Ingredients
The following ingredients have 4 Servings
- 1 cup raw pecans
- 1 cup pitted dates, (packed)
- 2 tbsp dark cocoa powder
- 1/8 tsp sea salt
- 1 cup raw cashews
- 1/3 cup freshly squeezed lemon juice ((approx. 2 lemons))
- 1 medium raw beet, (peeled and quartered)
- 1 cup fresh raspberries ((6 oz.))
- 1/4 cup coconut oil, (melted)
- 1/2 cup plain greek yogurt
- 1/2 cup full fat coconut milk, (refrigerated)
- 1/4 cup pure maple syrup
Instruction
- Cover the raw cashews with boiling hot water and let soak for one hour. (We soak them like this to help then soften up.)
- In a food processor or heavy duty blender, add the raw pecans and process into an rough meal consistency.
- Next, add the pitted dates, dark cocoa powder, and sea salt into the food processor. Process until smooth or a small ball forms, about one minute.
- Lay out thin strips of parchment paper into each slot in a muffin tin and scoop the pecan-date mixture evenly into the muffin tins. Carefully pack it down evenly using your fingers.

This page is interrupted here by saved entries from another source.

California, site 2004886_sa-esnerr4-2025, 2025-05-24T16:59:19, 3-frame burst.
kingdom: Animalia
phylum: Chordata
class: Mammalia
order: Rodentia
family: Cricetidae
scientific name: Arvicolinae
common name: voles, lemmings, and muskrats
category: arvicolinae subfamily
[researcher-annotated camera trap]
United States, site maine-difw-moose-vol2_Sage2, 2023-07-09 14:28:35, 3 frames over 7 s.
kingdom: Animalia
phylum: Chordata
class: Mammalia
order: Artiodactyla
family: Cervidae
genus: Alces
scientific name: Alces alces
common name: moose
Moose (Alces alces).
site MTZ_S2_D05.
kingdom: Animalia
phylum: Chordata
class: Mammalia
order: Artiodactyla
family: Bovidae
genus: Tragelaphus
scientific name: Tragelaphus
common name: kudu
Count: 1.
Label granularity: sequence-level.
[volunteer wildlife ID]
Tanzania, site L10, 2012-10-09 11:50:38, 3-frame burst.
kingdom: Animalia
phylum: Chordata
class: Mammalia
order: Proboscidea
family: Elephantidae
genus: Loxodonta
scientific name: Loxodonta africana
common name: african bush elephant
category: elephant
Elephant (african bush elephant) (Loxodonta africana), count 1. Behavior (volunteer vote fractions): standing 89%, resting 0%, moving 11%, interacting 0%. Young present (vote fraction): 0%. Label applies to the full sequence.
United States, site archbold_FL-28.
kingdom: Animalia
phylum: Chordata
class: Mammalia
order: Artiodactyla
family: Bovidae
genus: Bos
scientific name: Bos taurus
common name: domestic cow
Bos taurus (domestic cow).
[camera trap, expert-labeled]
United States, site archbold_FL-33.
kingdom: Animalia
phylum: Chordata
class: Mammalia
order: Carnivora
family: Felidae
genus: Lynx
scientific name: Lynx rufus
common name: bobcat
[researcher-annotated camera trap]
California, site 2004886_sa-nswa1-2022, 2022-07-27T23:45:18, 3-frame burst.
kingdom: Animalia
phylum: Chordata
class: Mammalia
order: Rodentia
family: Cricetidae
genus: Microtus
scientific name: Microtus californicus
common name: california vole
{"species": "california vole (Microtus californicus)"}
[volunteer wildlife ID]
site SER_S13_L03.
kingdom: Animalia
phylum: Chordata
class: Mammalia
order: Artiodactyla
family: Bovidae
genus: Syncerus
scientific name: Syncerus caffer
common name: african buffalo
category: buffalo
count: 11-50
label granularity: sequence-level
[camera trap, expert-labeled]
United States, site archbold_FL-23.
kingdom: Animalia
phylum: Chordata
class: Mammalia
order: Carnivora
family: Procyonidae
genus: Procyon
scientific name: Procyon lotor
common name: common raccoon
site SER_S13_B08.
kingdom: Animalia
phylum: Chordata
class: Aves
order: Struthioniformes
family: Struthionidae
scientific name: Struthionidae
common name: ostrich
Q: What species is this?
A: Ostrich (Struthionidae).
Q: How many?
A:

This will serve as the yummy dark chocolate pecan crust.
- To make the raspberry beet cheesecake filling, add the softened, drained cashews into a blender, followed by the freshly squeezed lemon juice, melted coconut oil, raspberries, raw peeled beet, greek yogurt, chilled coconut milk (just scooping the top of the hardened coconut milk from the top of the can, and leaving the clear liquid underneath), and the pure maple syrup.
- Blend this together until very smooth. The smoother this mixture is, the creamier your cheesecake will be.
- Now, pour the filling evenly into each muffin tin over the pecan crust, filling all the way up.
- Place the muffin tin into the freezer and freeze for 1-2 hours to allow the mixture to set.
- When you’re ready to eat, just pull up on the parchment paper to remove the cheesecake, then discard the parchment paper.
- You may need to allow it to set at room temperature for 5 minutes to thaw.